Text under study:
>>

@FWRLurker
The point he is making is that the "wage gap" is 'natural'. True or not, it is different to your claim. Actual wage differences between men and women in the same jobs are now very narrow. The differences comes from women being in different industries and missing out on promotions.
And that’s exactly what I object to. Women’s share of wage has been gradually rising. He believes that sometime between 1960 and now, wages have landed “where they should naturally be” and any further movement to narrow the gap ergo must be the “excesses” of feminism. As if Feminism wasn’t the reason it has been narrowing all along. There’s no evidence he’s right nor could there be. Also, he’s committing the naturalistic fallacy in any case (simply because something is natural - eg If male violence is, which again we don’t know) doesn’t make it right.
I’ll try to find a good source but the main issue is that one cannot tell the difference between genetic variation that acts via a differential environmental effect from genetic variation that acts directly on a phenotype, without doing experienents that are impossible in humans (eg raising a child completely gender neutrally). So the entire field of behavioral genetics in humans is based on assuming environment x gene interactions are “genetic/natural”.
A clear example are genes we’ve found where 1 version puts you at higher RISK for PTSD but only if you experience trauma in childhood does the risk change from the other version. Everything related to gender could be in this category. We do not know and cannot in fact.
Anyway I don’t think he’s a monster or anything I just think he’s ignorant on this issue but nevertheless keeps pretending his personal views are scientific, which bothers me a great deal as a scientist.
I don't think your idea of "where they should naturally be" is what is meant at all. You are gving a moral status to something that's not meant to be amoral statement.

<<

Aim of the task: In the wage-gap discussion, what does the first reply say the pay differences between men and women come from?

Input data:

>>

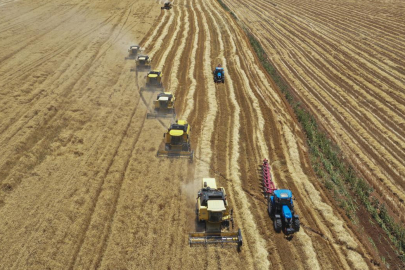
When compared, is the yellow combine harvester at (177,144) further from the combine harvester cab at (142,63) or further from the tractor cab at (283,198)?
the combine harvester cab at (142,63)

<<

Task answer: From women being in different industries and missing out on promotions.